Beginning at the line containing "EOS_350D_2304", repeat each line below exactly up to and including the line containing "Villa Il Girasole". Do not repeat the pictures.

_SOURCE INFORMATION_:
..............................
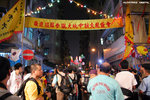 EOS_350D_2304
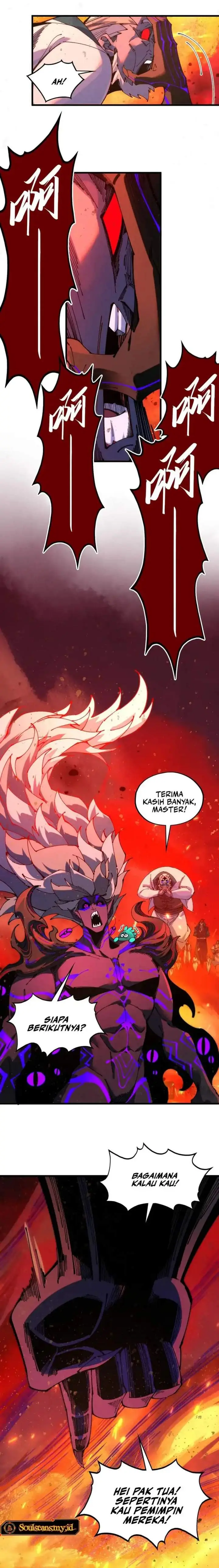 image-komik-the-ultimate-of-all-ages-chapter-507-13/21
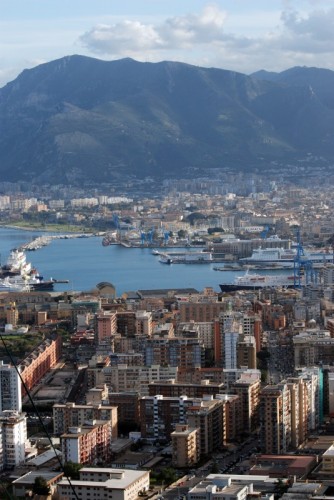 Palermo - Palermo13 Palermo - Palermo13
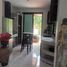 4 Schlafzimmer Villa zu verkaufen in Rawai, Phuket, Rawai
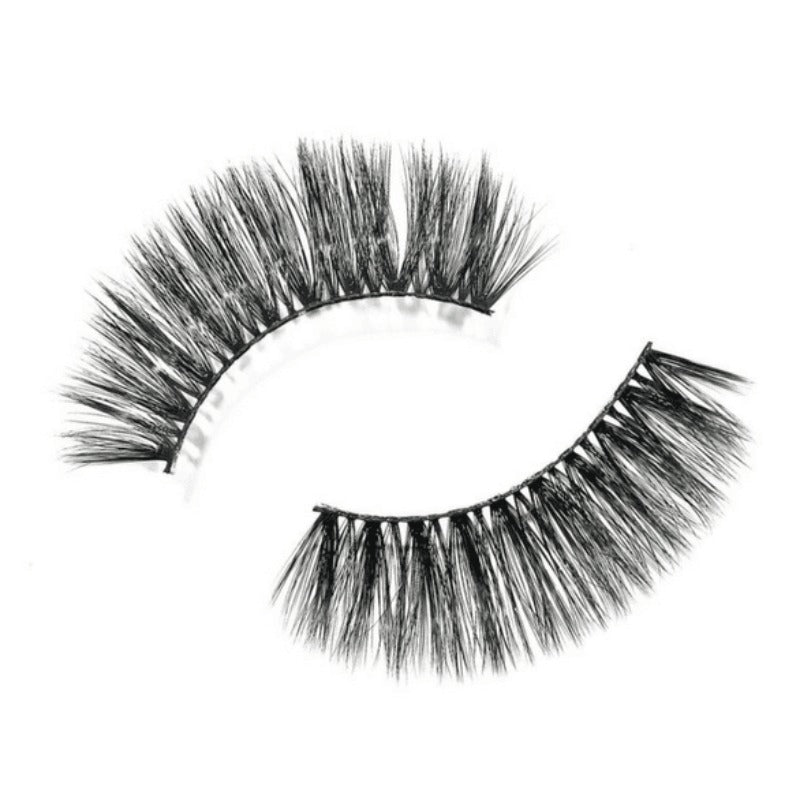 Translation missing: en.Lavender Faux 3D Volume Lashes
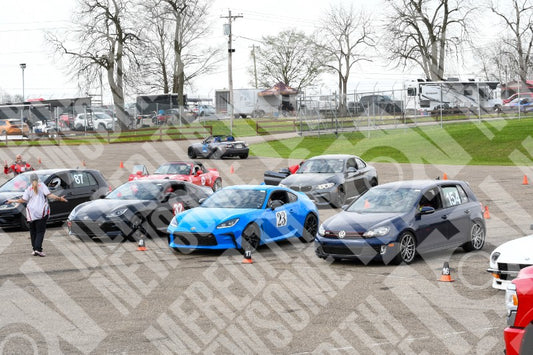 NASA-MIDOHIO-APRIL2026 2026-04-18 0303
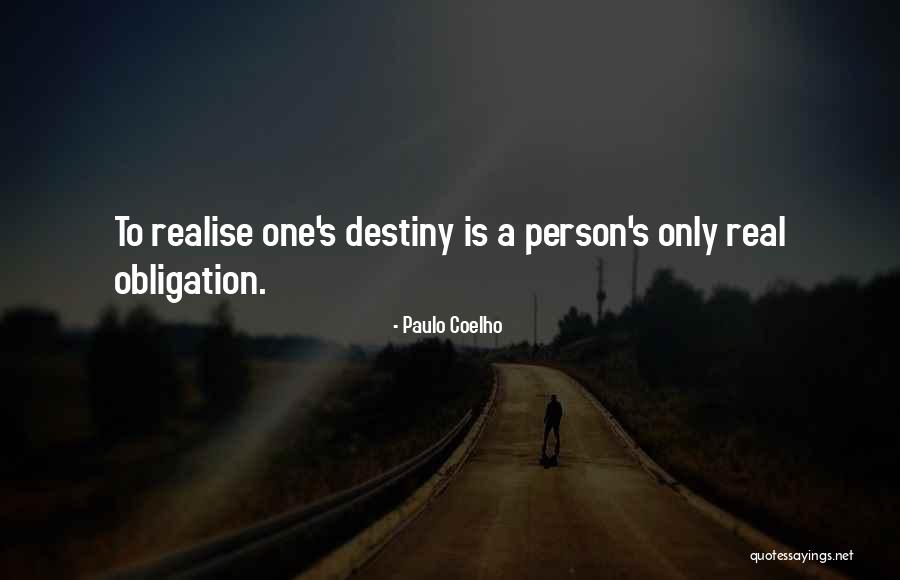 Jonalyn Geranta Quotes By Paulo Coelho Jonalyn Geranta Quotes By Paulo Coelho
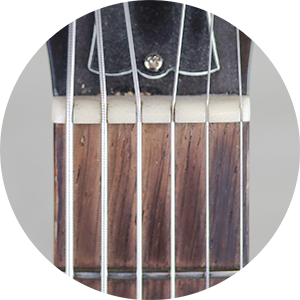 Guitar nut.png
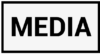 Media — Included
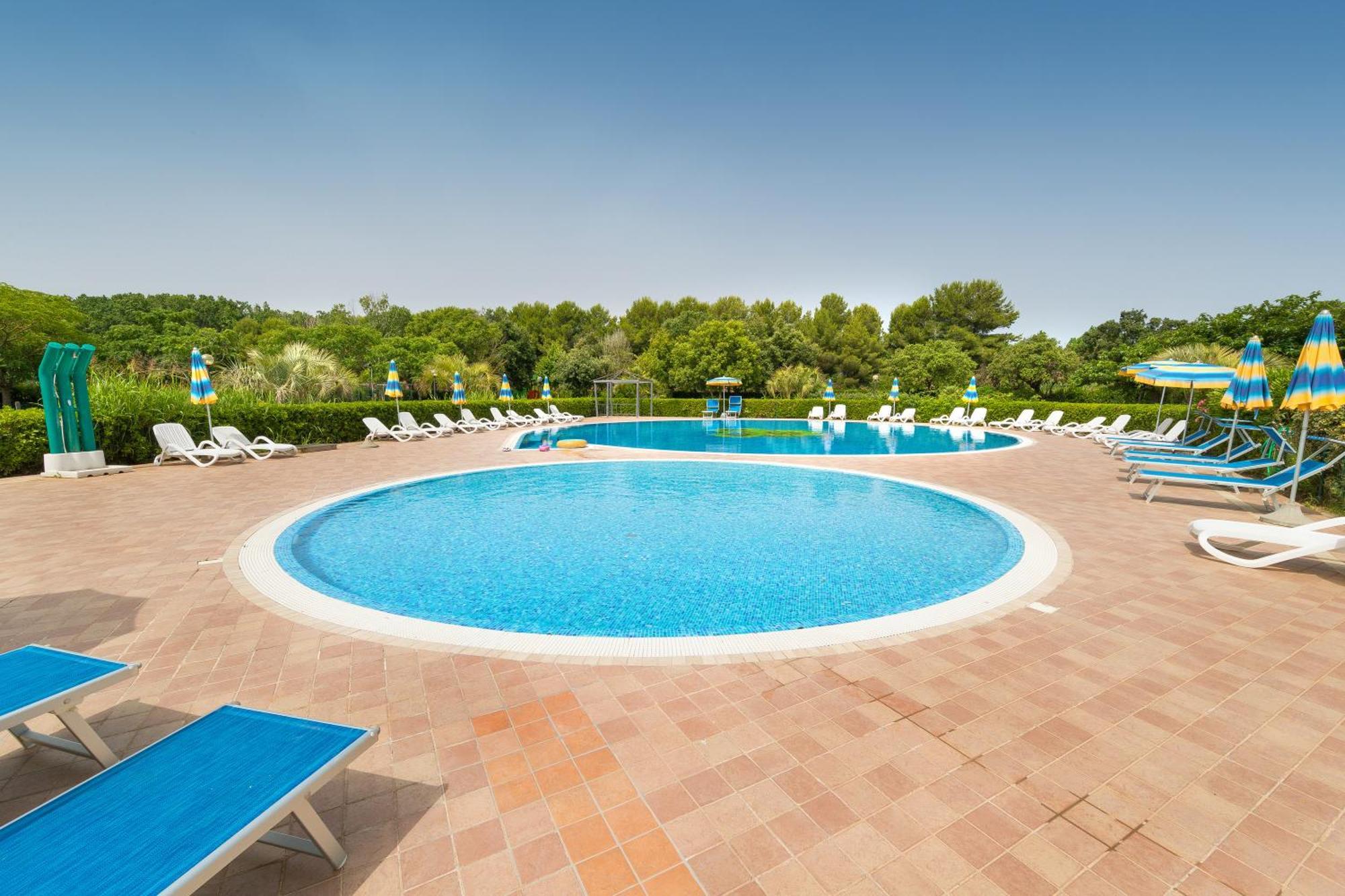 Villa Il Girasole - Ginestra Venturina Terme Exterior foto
..............................
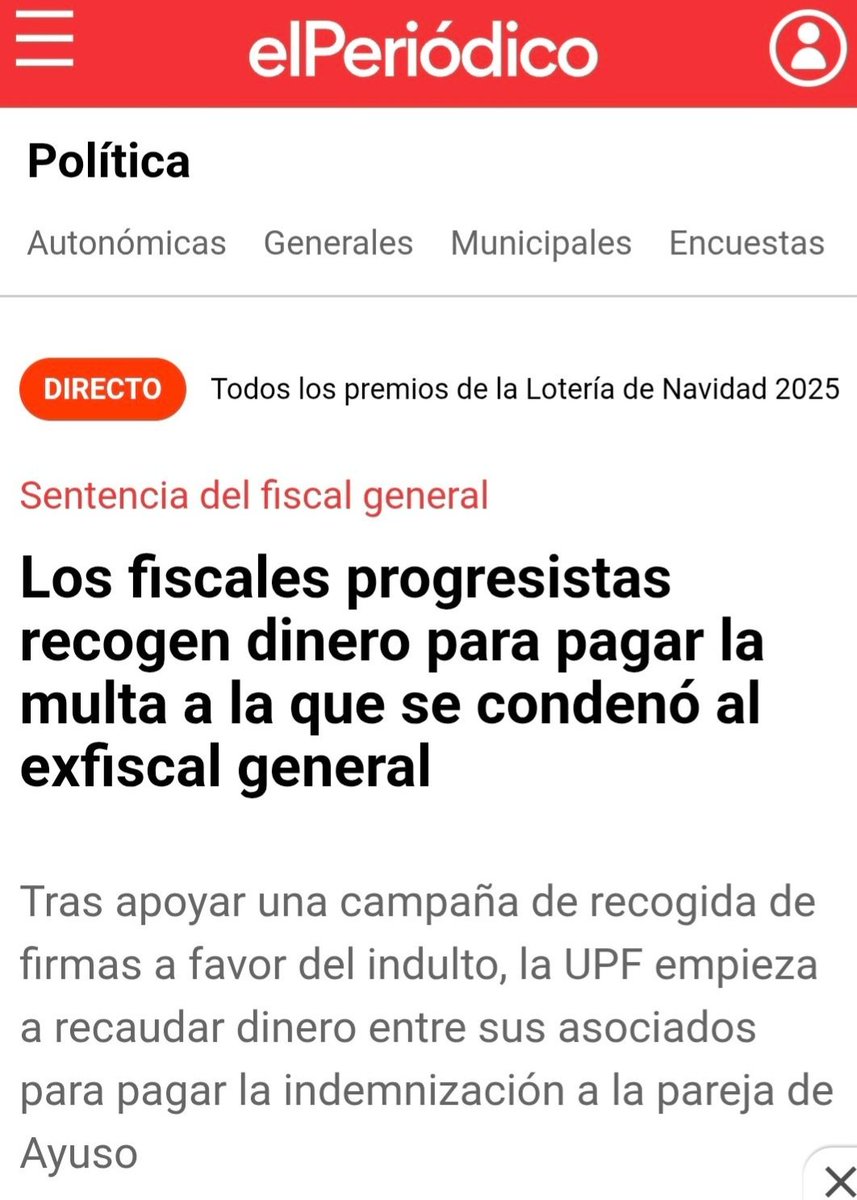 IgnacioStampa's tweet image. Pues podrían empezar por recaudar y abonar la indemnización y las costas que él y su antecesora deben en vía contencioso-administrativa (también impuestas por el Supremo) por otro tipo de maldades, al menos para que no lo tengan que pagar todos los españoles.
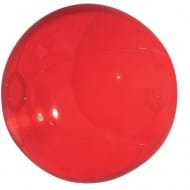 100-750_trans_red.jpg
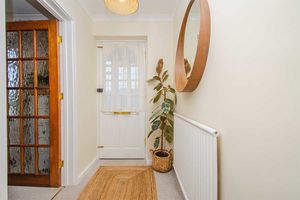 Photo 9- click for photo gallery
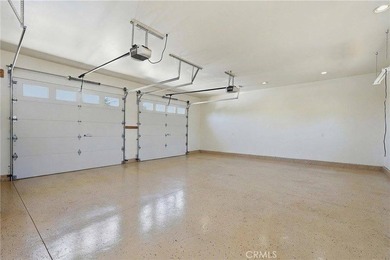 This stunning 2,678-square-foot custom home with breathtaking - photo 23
..............................
_ANSWER SPACE_:
 EOS_350D_2304
 image-komik-the-ultimate-of-all-ages-chapter-507-13/21
 Palermo - Palermo13 Palermo - Palermo13
 4 Schlafzimmer Villa zu verkaufen in Rawai, Phuket, Rawai
 Translation missing: en.Lavender Faux 3D Volume Lashes
 NASA-MIDOHIO-APRIL2026 2026-04-18 0303
 Jonalyn Geranta Quotes By Paulo Coelho Jonalyn Geranta Quotes By Paulo Coelho
 Guitar nut.png
 Media — Included
 Villa Il Girasole - Ginestra Venturina Terme Exterior foto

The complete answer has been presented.